The proliferation of information in the digital economy has led to the fragmentation of identity data currently experienced among numerous online identity repositories. The average person has their data distributed among various governmental, financial, and social data hubs. This can cause complications such as duplicate entries, mismatches, and outdated data, in addition to the challenge of maintaining all these different identity repositories. Added to this, a lack of universal standards and interoperability among the identity repositories makes it challenging for people to store, obtain, remove, or share their personal data (Soltani, Uyen & An, 2021). Nowadays, the digital virtual online and physical worlds have become increasingly interconnected, highlighting the necessity and importance for a self-sovereign identity (Shuaib, Alam, Alam, & Nasir, 2021). Currently popular user-centric designs have turned centralised identities into interoperable federated identities with centralised control, while also allowing some level of user consent about how to share an identity (and with whom). Although this an important step toward true user control of identity within self-sovereign identities, it is nevertheless only one step (Allen, 2016).

There is a significant need for self-sovereign identities, since governments and companies share an unprecedented amount of personal information, while processing and cross-correlating everything from viewing habits to purchases, to where people are located during the day, to where they sleep at night, and with whom they associate. In addition, technology allows for greater access to human rights and to the global economy for Third World countries, who are looking to digitisation and adoption of technology in the 4th industrial revolution. When effectively implemented, self-sovereign identity can offer such benefits, while also protecting individuals from the ever-increasing control of those in power (Allen, 2016).

Historically one of the first references to identity sovereignty occurred in early 2012, when developer Devon Loffreto wrote about ‘Sovereign Source Authority’', stating that individuals ‘have an established right to an “identity”’, but that national registration destroys that sovereignty. At the same time, Patrick Deegan began work on an open-source framework that gives users control of their digital identity and their data in decentralised systems called Open Mustard Seed (Allen, 2016). Due to political differences, self-sovereign identity has begun to influence and feature in international policy.
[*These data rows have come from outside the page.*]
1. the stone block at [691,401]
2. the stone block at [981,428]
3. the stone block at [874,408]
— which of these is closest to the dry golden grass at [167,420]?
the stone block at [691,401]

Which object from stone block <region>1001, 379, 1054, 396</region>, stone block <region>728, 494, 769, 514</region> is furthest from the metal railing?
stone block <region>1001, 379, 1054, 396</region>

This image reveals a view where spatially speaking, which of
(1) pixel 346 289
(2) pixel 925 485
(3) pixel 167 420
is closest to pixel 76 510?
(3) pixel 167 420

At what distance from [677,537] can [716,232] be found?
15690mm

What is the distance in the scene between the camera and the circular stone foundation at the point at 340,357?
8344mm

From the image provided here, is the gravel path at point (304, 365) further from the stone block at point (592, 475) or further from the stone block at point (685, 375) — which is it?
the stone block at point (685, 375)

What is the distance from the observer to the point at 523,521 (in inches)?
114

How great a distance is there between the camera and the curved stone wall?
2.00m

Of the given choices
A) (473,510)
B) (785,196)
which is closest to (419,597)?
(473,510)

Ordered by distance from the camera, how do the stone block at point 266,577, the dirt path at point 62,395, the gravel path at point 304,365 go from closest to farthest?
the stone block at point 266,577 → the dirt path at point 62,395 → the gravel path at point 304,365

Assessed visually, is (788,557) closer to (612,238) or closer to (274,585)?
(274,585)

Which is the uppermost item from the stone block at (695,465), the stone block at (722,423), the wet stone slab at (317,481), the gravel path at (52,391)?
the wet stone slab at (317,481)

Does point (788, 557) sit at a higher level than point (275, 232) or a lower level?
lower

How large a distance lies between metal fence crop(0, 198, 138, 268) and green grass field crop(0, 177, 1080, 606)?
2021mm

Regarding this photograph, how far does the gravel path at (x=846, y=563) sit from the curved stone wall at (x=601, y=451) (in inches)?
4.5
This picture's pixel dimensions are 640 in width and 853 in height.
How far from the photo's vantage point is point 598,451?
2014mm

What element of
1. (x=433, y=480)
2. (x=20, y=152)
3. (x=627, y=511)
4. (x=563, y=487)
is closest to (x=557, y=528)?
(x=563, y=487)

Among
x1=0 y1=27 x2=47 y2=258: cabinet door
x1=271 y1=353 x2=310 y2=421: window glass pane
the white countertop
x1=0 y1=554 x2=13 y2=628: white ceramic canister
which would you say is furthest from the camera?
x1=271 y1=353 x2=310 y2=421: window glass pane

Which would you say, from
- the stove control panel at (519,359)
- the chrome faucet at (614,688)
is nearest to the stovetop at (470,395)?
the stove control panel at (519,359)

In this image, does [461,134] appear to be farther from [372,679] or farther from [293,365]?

One significant event that has largely created interest is the refugee crisis that has beset Europe (2015), resulting in many people lacking a recognised identity due to their flight from the state that issued their credentials (Allen, 2016).

True user control is the heart of self-sovereign identity, a term that is increasingly popular in fields where user data is required (e-government, e-commerce, health, etc.). An important feature of self-sovereign identities is that users become the rulers of their own identity rather than merely advocating that users be at the centre of the identity process (Allen, 2016). Self-sovereign identity is the next step beyond user-centric identity and that means it begins at the same place: the user must be central to the administration of their identity. User consent is a key focus requiring interoperability of a user’s identity across multiple locations, with the user’s consent, along with true user control of that digital identity, collectively creating user autonomy. To ensure this, a self-sovereign identity must be transportable; not restricted to one site or locale. However, it must be acknowledged that that identity can be a double-edged sword — usable for both beneficial and harmful intent. To achieve its aims, an identity system must balance transparency, fairness, and support of the commons, with continuous protection of individuals (Allen, 2016).